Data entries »
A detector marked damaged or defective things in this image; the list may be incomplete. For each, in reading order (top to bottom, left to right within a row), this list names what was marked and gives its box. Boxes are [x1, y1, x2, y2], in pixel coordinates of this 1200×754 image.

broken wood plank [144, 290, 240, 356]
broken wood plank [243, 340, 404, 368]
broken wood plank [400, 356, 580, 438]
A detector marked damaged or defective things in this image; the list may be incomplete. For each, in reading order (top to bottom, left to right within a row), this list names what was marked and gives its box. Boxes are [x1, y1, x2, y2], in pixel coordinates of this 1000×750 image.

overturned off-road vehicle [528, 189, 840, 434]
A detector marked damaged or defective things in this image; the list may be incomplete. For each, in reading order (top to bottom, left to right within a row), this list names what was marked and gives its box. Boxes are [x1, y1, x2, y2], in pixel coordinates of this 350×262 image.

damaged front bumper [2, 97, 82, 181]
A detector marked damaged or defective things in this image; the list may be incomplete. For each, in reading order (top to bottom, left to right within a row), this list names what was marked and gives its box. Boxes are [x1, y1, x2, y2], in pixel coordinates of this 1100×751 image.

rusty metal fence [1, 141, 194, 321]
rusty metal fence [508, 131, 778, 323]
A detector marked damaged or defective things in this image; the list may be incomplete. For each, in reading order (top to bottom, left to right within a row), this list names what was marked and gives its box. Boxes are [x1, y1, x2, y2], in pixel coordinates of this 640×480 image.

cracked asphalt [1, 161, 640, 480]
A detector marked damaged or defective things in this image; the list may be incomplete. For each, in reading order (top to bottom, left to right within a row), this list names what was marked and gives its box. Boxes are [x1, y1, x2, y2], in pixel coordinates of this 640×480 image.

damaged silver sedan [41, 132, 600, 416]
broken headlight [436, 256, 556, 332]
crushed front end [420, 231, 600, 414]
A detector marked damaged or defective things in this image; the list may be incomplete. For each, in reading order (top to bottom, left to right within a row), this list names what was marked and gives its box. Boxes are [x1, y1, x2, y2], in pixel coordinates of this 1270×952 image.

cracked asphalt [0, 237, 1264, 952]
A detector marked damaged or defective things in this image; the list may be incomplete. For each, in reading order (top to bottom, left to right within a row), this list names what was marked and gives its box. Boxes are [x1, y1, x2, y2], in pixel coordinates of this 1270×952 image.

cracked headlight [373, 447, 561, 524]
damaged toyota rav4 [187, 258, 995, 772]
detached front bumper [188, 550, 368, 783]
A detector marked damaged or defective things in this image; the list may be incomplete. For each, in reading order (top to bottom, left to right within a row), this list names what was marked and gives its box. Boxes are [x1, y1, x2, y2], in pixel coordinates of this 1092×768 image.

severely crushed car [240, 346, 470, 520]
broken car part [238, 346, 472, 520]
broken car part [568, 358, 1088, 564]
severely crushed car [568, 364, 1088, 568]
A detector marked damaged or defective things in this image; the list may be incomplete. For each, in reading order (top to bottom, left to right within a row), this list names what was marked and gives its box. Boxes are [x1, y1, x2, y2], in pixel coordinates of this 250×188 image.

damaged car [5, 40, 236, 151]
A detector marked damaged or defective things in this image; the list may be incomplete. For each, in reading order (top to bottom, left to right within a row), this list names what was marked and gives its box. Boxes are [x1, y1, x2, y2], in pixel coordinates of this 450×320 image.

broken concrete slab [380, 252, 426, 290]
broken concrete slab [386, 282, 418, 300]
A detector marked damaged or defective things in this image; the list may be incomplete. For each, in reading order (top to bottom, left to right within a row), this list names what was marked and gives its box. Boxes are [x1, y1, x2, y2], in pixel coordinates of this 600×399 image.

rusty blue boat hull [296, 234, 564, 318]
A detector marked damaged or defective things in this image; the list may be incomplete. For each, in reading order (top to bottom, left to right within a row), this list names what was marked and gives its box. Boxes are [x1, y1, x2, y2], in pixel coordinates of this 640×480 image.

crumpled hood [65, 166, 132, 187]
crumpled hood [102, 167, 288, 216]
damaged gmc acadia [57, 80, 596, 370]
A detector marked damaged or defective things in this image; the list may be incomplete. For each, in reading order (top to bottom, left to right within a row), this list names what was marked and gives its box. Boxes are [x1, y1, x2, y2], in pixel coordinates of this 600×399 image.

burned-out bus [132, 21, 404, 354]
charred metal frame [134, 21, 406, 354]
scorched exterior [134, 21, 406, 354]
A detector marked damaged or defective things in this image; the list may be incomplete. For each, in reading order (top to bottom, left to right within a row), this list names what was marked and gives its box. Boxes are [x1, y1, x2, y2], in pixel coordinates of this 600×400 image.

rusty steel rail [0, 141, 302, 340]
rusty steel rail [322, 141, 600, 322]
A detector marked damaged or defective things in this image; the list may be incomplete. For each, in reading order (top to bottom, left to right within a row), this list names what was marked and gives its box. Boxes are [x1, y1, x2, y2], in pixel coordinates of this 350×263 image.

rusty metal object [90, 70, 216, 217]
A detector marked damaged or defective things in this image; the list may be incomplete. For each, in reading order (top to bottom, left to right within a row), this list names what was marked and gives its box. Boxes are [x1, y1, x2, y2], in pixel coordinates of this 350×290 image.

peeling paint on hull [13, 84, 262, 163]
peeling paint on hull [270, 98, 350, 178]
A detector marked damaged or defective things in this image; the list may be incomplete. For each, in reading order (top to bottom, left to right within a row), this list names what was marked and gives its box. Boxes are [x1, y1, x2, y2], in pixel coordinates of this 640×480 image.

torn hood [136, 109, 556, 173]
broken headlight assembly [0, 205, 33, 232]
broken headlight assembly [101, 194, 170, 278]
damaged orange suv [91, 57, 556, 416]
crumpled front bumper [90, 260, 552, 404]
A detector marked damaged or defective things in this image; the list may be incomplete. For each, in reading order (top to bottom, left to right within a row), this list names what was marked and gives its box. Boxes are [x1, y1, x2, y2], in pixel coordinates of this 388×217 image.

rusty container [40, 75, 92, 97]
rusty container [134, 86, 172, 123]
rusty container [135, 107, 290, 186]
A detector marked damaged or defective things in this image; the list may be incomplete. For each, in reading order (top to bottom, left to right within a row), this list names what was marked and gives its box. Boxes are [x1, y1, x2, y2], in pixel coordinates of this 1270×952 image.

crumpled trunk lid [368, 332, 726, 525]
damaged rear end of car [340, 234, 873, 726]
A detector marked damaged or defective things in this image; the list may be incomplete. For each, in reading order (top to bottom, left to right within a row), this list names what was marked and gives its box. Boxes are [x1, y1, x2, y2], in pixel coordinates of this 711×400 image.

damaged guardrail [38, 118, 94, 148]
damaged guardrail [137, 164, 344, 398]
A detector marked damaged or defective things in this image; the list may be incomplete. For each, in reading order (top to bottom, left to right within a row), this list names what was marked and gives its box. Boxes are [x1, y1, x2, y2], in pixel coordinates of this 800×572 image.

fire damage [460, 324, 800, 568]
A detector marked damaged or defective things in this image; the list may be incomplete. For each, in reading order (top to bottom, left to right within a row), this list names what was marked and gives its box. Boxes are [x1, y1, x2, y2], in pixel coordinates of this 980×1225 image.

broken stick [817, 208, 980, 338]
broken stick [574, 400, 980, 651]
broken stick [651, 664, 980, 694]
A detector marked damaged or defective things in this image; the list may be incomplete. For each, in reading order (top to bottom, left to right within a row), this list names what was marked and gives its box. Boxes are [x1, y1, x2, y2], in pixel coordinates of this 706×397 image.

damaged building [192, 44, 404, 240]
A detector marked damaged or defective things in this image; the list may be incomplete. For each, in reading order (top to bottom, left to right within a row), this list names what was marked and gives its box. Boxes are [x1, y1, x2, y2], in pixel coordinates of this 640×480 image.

WRITTEN REQUEST »
Rewrite the material above with "reading order" changed to "scan order" wherever it occurs, keeping everything else the same.

CORRECT RESULT »
A detector marked damaged or defective things in this image; the list may be incomplete. For each, in scan order (top to bottom, left to right within a row), this list names what was marked and gives its box. Boxes are [x1, y1, x2, y2], in pixel coordinates of this 1200×754 image.

broken wood plank [144, 290, 240, 356]
broken wood plank [243, 340, 404, 368]
broken wood plank [400, 356, 580, 438]
A detector marked damaged or defective things in this image; the list may be incomplete. For each, in scan order (top to bottom, left to right within a row), this list names what was marked and gives its box. Boxes are [x1, y1, x2, y2], in pixel coordinates of this 1000×750 image.

overturned off-road vehicle [528, 189, 840, 434]
A detector marked damaged or defective things in this image; the list may be incomplete. For each, in scan order (top to bottom, left to right within a row), this list names what was marked and gives its box. Boxes are [x1, y1, x2, y2], in pixel coordinates of this 350×262 image.

damaged front bumper [2, 97, 82, 181]
A detector marked damaged or defective things in this image; the list may be incomplete. For each, in scan order (top to bottom, left to right within a row), this list names what was marked and gives its box. Boxes are [x1, y1, x2, y2], in pixel coordinates of this 1100×751 image.

rusty metal fence [1, 141, 194, 321]
rusty metal fence [508, 131, 778, 323]
A detector marked damaged or defective things in this image; the list may be incomplete. For each, in scan order (top to bottom, left to right within a row), this list names what was marked and gives its box. Boxes are [x1, y1, x2, y2], in pixel coordinates of this 640×480 image.

cracked asphalt [1, 161, 640, 480]
A detector marked damaged or defective things in this image; the list may be incomplete. For each, in scan order (top to bottom, left to right within a row), this list names what was marked and gives its box. Boxes are [x1, y1, x2, y2], in pixel coordinates of this 640×480 image.

damaged silver sedan [41, 132, 600, 416]
broken headlight [436, 256, 556, 332]
crushed front end [420, 231, 600, 414]
A detector marked damaged or defective things in this image; the list may be incomplete. For each, in scan order (top to bottom, left to right within a row), this list names what was marked and gives its box. Boxes are [x1, y1, x2, y2], in pixel coordinates of this 1270×952 image.

cracked asphalt [0, 237, 1264, 952]
A detector marked damaged or defective things in this image; the list may be incomplete. For each, in scan order (top to bottom, left to right within a row), this list names what was marked and gives its box. Boxes are [x1, y1, x2, y2], in pixel coordinates of this 1270×952 image.

cracked headlight [373, 447, 561, 524]
damaged toyota rav4 [187, 258, 995, 772]
detached front bumper [188, 550, 368, 783]
A detector marked damaged or defective things in this image; the list may be incomplete. For each, in scan order (top to bottom, left to right within a row), this list names what was marked and gives its box. Boxes are [x1, y1, x2, y2], in pixel coordinates of this 1092×768 image.

severely crushed car [240, 346, 470, 520]
broken car part [238, 346, 472, 520]
broken car part [568, 358, 1088, 564]
severely crushed car [568, 364, 1088, 568]
A detector marked damaged or defective things in this image; the list may be incomplete. For each, in scan order (top to bottom, left to right within a row), this list names what was marked and gives its box. Boxes are [x1, y1, x2, y2], in pixel coordinates of this 250×188 image.

damaged car [5, 40, 236, 151]
A detector marked damaged or defective things in this image; the list may be incomplete. For each, in scan order (top to bottom, left to right within a row), this list names what was marked and gives its box. Boxes are [x1, y1, x2, y2], in pixel coordinates of this 450×320 image.

broken concrete slab [380, 252, 426, 290]
broken concrete slab [386, 282, 418, 300]
A detector marked damaged or defective things in this image; the list may be incomplete. For each, in scan order (top to bottom, left to right within a row), this list names what was marked and gives its box. Boxes are [x1, y1, x2, y2], in pixel coordinates of this 600×399 image.

rusty blue boat hull [296, 234, 564, 318]
A detector marked damaged or defective things in this image; the list may be incomplete. For each, in scan order (top to bottom, left to right within a row), this list names what was marked and gives its box. Boxes are [x1, y1, x2, y2], in pixel coordinates of this 640×480 image.

crumpled hood [65, 166, 132, 187]
crumpled hood [102, 167, 288, 216]
damaged gmc acadia [57, 80, 596, 370]
A detector marked damaged or defective things in this image; the list may be incomplete. For each, in scan order (top to bottom, left to right within a row), this list names what was marked and gives its box. Boxes are [x1, y1, x2, y2], in pixel coordinates of this 600×399 image.

burned-out bus [132, 21, 404, 354]
charred metal frame [134, 21, 406, 354]
scorched exterior [134, 21, 406, 354]
A detector marked damaged or defective things in this image; the list may be incomplete. For each, in scan order (top to bottom, left to right within a row), this list names what was marked and gives its box. Boxes are [x1, y1, x2, y2], in pixel coordinates of this 600×400 image.

rusty steel rail [0, 141, 302, 340]
rusty steel rail [322, 141, 600, 322]
A detector marked damaged or defective things in this image; the list may be incomplete. For each, in scan order (top to bottom, left to right within a row), this list names what was marked and gives its box. Boxes are [x1, y1, x2, y2], in pixel coordinates of this 350×263 image.

rusty metal object [90, 70, 216, 217]
A detector marked damaged or defective things in this image; the list may be incomplete. For each, in scan order (top to bottom, left to right within a row), this list names what was marked and gives its box. Boxes are [x1, y1, x2, y2], in pixel coordinates of this 350×290 image.

peeling paint on hull [13, 84, 262, 163]
peeling paint on hull [270, 98, 350, 178]
A detector marked damaged or defective things in this image; the list may be incomplete. For each, in scan order (top to bottom, left to right within a row), this list names what was marked and gives its box. Boxes are [x1, y1, x2, y2], in pixel coordinates of this 640×480 image.

torn hood [136, 109, 556, 173]
broken headlight assembly [0, 205, 33, 232]
broken headlight assembly [101, 194, 170, 278]
damaged orange suv [91, 57, 556, 416]
crumpled front bumper [90, 260, 552, 404]
A detector marked damaged or defective things in this image; the list may be incomplete. For each, in scan order (top to bottom, left to right within a row), this list names what was marked and gives its box. Boxes are [x1, y1, x2, y2], in pixel coordinates of this 388×217 image.

rusty container [40, 75, 92, 97]
rusty container [134, 86, 172, 123]
rusty container [135, 107, 290, 186]
A detector marked damaged or defective things in this image; the list may be incomplete. For each, in scan order (top to bottom, left to right within a row), this list names what was marked and gives its box. Boxes are [x1, y1, x2, y2], in pixel coordinates of this 1270×952 image.

crumpled trunk lid [368, 332, 726, 525]
damaged rear end of car [340, 234, 873, 726]
A detector marked damaged or defective things in this image; the list may be incomplete. For each, in scan order (top to bottom, left to right within a row), this list names what was marked and gives its box. Boxes are [x1, y1, x2, y2], in pixel coordinates of this 711×400 image.

damaged guardrail [38, 118, 94, 148]
damaged guardrail [137, 164, 344, 398]
A detector marked damaged or defective things in this image; the list may be incomplete. For each, in scan order (top to bottom, left to right within a row), this list names what was marked and gives its box. Boxes are [x1, y1, x2, y2], in pixel coordinates of this 800×572 image.

fire damage [460, 324, 800, 568]
A detector marked damaged or defective things in this image; the list may be incomplete. For each, in scan order (top to bottom, left to right within a row), this list names what was marked and gives its box. Boxes are [x1, y1, x2, y2], in pixel coordinates of this 980×1225 image.

broken stick [817, 208, 980, 338]
broken stick [574, 400, 980, 651]
broken stick [651, 664, 980, 694]
A detector marked damaged or defective things in this image; the list may be incomplete. For each, in scan order (top to bottom, left to right within a row), this list names what was marked and gives its box. Boxes are [x1, y1, x2, y2], in pixel coordinates of this 706×397 image.

damaged building [192, 44, 404, 240]
A detector marked damaged or defective things in this image; the list may be incomplete. For each, in scan order (top to bottom, left to right within a row), this list names what was marked and gives its box. Boxes are [x1, y1, x2, y2], in pixel coordinates of this 640×480 image.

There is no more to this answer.